C'è poi l'officina di un labbro: lo rivela la colorazione rossastra del terreno bruciato, e lo ribadiscono la presenza di mattoni di fornace, e l'abbondanza di scorie derivanti dalla fusione del ferro. La stessa posizione dell'officina sulla piazza è emblematica di una concezione urbanistica ben diversa da quella delle "poleis" della Grecia, dove i "quartieri industriali" erano abitualmente relegati alla periferia, e vicino alle porte.
Appunto dalle porte si dirama il sistema stradale, che converge da più punti verso la piazza. Queste strade, incrociandosi a tratti secondo un sistema di sorprendente regolarità, finiscono con il delimitare gli isolati, quasi tutti piuttosto lunghi e stretti. Come in certi centri storici dei nostri paesi d'oggi, insomma.
Tra i ritrovamenti effettuati negli interni delle case, vi è una enorme abbondanza di ceramiche, in parte di produzione locale, e in parte di provenienza greca. Si tratta in modo particolare di anfore commerciali. che testimoniano delle relazioni dirette tra Salento e Grecia, senza cioè la mediazione dei colonizzatori che sbarcavano di volta in volta sulle coste salentine e pugliesi.
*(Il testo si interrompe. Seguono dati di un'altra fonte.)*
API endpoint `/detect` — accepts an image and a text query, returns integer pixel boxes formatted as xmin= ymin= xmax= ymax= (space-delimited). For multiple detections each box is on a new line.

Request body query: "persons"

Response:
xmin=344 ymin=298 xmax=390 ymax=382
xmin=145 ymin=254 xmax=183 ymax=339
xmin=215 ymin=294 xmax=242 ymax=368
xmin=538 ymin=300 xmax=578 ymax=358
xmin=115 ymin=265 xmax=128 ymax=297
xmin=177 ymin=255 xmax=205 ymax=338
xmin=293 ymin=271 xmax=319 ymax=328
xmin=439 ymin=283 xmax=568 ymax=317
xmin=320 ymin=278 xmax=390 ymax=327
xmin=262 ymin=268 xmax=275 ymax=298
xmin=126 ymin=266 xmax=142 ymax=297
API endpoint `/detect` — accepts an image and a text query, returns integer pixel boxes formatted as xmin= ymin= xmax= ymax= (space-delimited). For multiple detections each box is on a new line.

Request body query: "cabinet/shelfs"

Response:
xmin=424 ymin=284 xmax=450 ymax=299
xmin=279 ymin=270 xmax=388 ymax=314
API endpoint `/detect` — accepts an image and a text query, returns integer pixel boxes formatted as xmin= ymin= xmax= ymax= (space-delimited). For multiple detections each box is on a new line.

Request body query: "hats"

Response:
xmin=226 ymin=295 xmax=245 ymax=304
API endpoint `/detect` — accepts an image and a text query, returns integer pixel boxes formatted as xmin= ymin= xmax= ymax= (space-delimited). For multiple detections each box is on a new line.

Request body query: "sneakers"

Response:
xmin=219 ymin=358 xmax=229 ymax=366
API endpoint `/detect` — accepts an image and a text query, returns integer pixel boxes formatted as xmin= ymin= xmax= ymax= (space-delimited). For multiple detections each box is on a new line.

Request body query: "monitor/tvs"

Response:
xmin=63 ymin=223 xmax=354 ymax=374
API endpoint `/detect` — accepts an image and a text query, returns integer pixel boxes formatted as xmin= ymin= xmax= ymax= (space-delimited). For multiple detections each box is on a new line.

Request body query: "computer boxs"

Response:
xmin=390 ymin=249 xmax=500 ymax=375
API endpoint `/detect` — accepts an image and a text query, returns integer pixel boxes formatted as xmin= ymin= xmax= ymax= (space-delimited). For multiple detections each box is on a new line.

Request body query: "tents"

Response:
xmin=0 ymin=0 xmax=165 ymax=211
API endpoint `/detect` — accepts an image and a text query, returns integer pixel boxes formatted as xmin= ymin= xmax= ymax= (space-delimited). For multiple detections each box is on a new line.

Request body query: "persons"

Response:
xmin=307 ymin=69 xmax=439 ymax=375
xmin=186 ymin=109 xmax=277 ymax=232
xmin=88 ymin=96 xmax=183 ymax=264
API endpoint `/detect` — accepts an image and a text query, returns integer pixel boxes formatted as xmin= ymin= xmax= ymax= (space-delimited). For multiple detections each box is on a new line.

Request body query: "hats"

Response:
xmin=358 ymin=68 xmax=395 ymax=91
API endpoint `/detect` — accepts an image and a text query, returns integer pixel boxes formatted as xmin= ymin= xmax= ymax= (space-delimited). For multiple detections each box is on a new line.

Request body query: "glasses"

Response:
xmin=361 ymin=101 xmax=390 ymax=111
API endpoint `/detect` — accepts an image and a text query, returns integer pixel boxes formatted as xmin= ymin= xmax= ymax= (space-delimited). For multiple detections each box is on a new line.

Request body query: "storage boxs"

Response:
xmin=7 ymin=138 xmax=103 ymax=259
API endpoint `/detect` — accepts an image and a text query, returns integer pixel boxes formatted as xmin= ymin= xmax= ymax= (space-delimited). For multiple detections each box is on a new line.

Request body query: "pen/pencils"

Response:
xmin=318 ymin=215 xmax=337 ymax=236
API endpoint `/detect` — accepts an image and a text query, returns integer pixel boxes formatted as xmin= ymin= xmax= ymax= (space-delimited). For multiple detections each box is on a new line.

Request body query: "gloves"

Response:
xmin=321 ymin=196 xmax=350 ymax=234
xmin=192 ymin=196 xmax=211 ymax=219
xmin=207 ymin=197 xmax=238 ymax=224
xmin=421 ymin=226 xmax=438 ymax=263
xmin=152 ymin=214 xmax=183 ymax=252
Eccezionale importanza ha infine la scoperta di una stele di pietra, del tipo già reso celebre dai ritrovamenti nell'area del promontorio e dell'entroterra garganico: su questa stele è raffigurata, a rilievo bassissimo, una biga, condotta da una coppia di cavalli. A questo punto, un dubbio: se questa stele non è frutto di una importazione sporadica, o l'opera occasionale di un visitatore venuto qui dalla remota (per i tempi che correvano) Puglia settentrionale, si ha qui una testimonianza rivelatrice dell'amplissima diffusione dell'antica civiltà garganica.
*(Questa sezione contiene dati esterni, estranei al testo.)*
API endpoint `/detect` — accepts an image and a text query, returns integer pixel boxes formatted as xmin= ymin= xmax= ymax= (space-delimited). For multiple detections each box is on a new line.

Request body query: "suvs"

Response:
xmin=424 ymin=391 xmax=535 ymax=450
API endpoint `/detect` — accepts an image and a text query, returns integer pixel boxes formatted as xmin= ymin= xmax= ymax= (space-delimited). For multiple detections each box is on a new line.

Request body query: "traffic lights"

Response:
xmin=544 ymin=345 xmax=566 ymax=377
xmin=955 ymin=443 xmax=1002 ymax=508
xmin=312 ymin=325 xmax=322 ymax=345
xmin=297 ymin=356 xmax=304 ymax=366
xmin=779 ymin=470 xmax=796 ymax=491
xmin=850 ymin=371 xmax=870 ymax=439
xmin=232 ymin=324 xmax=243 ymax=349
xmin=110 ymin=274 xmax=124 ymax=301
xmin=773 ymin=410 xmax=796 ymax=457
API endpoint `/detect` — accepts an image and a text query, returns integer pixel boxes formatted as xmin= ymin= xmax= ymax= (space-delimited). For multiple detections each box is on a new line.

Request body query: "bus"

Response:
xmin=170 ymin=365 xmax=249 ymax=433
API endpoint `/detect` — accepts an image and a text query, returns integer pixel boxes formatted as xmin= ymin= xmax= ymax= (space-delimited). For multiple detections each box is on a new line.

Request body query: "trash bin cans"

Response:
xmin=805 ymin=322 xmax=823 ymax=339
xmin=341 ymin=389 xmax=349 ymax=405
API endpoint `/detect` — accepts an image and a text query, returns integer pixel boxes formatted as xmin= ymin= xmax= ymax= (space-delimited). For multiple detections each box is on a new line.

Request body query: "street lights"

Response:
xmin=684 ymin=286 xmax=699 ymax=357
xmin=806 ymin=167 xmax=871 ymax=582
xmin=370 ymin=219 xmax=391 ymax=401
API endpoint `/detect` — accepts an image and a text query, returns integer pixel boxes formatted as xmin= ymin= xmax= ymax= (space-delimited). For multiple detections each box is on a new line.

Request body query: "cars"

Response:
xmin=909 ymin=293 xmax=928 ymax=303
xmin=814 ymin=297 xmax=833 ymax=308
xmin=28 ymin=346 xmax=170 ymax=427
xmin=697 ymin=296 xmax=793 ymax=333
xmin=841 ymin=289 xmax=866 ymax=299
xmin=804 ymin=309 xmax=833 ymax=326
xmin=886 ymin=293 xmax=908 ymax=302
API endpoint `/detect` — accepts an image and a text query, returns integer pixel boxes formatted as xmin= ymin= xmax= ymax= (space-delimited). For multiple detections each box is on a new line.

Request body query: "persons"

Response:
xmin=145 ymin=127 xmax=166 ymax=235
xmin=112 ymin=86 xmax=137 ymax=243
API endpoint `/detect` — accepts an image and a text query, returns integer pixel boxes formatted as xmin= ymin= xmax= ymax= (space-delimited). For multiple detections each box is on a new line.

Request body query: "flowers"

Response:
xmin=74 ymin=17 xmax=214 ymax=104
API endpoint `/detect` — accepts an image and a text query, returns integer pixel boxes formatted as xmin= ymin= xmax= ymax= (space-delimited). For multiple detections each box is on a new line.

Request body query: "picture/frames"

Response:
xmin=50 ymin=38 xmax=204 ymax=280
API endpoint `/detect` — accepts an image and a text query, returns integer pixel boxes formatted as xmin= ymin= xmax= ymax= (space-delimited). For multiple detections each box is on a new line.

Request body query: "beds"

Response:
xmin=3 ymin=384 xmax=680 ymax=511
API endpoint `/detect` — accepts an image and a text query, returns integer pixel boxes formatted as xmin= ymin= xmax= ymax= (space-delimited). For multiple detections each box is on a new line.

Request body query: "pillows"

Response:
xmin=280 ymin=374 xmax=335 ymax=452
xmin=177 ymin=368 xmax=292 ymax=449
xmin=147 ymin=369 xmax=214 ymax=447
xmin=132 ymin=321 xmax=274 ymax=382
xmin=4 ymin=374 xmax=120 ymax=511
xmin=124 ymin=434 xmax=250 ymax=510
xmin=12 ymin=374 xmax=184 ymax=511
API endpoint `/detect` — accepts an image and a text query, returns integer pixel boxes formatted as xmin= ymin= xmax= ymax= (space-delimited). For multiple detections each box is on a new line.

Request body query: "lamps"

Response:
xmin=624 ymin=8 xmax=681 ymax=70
Oltre al lascino della scoperta, dunque, che ci pone di fronte a un centro abitato messapico abbastanza completo e complesso, restano due "frontiere", diremmo complementari, di ricerca: questa cui abbiamo accennato, della presenza della stele "garganica" in pieno baricentro della penisola salentina; e un'altra, di cui non è possibile non tener conto: alludiamo alla "Croce di Malta", analoga a quelle già rilevate nei cunicoli sotterranei di Porto Badisco. Un raffronto più accurato, dopo l'approssimazione con cui - a caldo, e con il comprensibile entusiasmo dei primi momenti - si è proceduto nei primi giorni successivi alle scoperte, potrà dare risultati sorprendenti.
Un'ultima considerazione, poi, riguarda i tempi di ricerca archeologica nella penisola salentina. Che dovrebbero essere tempi assai accelerati. La lodevole iniziativa dell'università di Lecce, e la stretta collaborazione degli studiosi di Pisa e dei colleghi della Scuola Francese di Roma non deve restare un fatto isolato; soprattutto, lo slancio non dev'essere frenato da inceppi burocratici, o peggio, da problemi di ordine finanziario. C'è voluto, di tempo, Perché nella nostra provincia, (con la Pazienza, la fortuna anche - come nel caso di Badisco - e la Perseveranza) si creasse un itinerario archeologico in nuce; che può diventare non solo motivo di richiamo per gli studiosi e gli esperti, (si tratta di ritrovamenti eccezionali a livello mondiale), ma anche di turisti, di studenti, di semplici appassionati.
E' tutto un mondo che si apre alla scoperta, alla sana curiosità intellettuale; è la nostra storia civile che ci propone alcune delle sue pagine, tanto più valide in quanto sono tra le prime, e quasi si perdono nell'ombra delle vicende umane, dei rapporti, dei comportamenti delle popolazioni autoctone della penisola salentina.